:: Supplied material ::

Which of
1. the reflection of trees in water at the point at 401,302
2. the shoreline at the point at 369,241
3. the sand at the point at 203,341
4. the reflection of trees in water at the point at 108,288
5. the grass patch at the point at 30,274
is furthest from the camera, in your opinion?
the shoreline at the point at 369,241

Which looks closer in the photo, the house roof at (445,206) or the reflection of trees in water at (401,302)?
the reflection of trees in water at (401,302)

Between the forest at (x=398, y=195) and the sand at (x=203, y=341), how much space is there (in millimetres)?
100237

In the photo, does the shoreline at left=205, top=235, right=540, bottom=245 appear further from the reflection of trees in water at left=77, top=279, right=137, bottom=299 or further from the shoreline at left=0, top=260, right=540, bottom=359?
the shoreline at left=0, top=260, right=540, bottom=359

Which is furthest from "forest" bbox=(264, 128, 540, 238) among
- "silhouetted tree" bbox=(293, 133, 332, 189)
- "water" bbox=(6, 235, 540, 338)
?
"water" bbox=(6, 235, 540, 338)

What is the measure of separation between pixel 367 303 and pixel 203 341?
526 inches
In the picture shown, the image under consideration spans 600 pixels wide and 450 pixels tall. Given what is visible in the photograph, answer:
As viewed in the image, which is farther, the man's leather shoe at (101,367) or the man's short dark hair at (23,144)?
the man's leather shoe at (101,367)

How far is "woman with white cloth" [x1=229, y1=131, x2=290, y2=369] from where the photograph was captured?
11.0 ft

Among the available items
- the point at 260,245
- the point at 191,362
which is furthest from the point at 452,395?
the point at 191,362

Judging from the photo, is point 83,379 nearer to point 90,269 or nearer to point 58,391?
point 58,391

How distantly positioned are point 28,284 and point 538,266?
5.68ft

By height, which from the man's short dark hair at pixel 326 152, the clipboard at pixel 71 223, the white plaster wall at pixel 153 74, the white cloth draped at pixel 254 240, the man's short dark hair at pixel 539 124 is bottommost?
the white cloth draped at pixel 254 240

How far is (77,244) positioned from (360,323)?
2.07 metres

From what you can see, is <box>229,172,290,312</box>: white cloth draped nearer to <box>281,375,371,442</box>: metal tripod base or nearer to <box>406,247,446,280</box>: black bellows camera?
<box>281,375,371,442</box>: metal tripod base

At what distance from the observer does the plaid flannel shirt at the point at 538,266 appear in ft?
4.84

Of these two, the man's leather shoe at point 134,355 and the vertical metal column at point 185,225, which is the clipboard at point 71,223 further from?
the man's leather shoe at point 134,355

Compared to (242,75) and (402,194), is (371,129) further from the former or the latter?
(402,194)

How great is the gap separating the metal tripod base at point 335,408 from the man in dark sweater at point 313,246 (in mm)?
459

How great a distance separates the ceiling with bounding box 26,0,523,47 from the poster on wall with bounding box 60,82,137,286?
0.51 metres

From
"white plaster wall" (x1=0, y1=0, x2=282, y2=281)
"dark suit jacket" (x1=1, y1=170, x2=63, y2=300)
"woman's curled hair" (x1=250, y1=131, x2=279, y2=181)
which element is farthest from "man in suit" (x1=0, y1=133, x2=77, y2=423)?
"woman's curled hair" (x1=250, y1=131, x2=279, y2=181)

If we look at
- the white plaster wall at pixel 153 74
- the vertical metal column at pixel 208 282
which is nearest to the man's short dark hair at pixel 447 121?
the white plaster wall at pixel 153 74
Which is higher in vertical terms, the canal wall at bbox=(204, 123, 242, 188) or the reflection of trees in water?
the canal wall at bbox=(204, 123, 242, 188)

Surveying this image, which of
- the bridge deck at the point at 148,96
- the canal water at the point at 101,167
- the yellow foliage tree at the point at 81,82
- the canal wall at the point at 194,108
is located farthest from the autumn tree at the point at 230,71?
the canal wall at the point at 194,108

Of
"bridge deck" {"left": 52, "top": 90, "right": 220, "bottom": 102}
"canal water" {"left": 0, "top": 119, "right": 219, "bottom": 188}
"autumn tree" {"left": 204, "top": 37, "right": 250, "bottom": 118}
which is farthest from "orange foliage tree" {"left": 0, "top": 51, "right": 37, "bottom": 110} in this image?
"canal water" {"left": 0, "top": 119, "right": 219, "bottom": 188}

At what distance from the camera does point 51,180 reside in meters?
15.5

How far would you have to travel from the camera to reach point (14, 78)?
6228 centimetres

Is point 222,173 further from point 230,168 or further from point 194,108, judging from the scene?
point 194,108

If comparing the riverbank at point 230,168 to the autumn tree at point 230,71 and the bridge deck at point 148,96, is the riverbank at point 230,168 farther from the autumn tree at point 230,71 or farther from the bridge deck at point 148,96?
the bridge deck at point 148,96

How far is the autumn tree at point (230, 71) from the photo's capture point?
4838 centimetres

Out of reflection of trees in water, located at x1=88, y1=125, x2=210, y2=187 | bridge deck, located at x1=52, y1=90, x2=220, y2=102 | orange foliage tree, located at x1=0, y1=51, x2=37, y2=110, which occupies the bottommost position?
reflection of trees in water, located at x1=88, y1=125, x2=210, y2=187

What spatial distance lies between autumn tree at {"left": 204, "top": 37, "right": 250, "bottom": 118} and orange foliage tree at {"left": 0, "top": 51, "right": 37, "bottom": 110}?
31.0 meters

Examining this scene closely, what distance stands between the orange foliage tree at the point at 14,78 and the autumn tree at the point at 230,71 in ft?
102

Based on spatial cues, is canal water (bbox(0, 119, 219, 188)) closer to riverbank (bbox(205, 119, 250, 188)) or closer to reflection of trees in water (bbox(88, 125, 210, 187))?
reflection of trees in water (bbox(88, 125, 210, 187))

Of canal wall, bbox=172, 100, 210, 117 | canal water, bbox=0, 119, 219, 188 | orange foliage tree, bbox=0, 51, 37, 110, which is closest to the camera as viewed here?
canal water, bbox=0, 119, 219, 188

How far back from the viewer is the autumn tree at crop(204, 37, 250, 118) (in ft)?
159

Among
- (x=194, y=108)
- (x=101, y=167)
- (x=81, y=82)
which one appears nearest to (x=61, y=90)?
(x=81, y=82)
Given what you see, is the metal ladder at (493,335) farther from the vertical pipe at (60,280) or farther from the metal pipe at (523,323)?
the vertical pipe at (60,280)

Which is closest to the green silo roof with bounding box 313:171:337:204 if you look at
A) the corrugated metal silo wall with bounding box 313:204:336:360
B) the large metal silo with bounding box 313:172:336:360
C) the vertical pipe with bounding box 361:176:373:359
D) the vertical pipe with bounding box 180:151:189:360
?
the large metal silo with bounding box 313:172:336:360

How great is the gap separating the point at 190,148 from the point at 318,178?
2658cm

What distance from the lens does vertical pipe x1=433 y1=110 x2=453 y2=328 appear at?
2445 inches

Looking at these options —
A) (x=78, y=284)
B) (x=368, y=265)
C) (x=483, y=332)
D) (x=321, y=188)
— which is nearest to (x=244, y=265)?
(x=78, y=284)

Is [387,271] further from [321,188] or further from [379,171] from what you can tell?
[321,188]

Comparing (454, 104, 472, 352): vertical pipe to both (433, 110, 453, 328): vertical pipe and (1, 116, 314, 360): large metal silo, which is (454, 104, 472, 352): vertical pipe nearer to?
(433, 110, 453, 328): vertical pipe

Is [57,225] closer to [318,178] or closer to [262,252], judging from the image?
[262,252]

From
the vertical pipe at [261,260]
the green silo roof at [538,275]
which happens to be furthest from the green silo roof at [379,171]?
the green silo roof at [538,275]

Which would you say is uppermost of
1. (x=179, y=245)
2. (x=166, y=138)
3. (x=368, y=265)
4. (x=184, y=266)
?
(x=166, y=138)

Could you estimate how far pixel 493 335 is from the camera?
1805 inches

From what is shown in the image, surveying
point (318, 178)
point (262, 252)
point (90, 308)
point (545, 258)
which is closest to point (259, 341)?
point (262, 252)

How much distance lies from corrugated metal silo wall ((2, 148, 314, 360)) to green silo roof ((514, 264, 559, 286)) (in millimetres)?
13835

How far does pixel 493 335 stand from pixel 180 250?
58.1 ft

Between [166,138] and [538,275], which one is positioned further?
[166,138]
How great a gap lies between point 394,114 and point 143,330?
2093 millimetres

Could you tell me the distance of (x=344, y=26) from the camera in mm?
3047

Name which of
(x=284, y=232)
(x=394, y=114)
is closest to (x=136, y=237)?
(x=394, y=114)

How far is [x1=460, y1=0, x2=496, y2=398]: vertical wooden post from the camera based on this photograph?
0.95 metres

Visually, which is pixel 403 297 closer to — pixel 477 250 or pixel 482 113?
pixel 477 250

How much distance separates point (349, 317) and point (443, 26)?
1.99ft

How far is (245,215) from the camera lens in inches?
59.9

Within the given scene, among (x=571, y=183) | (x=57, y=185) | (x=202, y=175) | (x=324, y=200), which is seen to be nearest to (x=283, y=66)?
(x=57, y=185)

:::

> [What the task requires]: Rewrite the lines from the one with "How much distance separates" through the end of the data, changing "camera lens" to "camera" and leaving everything else as it is.

> [Final result]:
How much distance separates point (349, 317) and point (443, 26)?
1.99ft

How far is (245,215) from the camera in inches?
59.9

Within the given scene, among (x=571, y=183) | (x=57, y=185) | (x=202, y=175) | (x=324, y=200), which is seen to be nearest to (x=283, y=66)?
(x=57, y=185)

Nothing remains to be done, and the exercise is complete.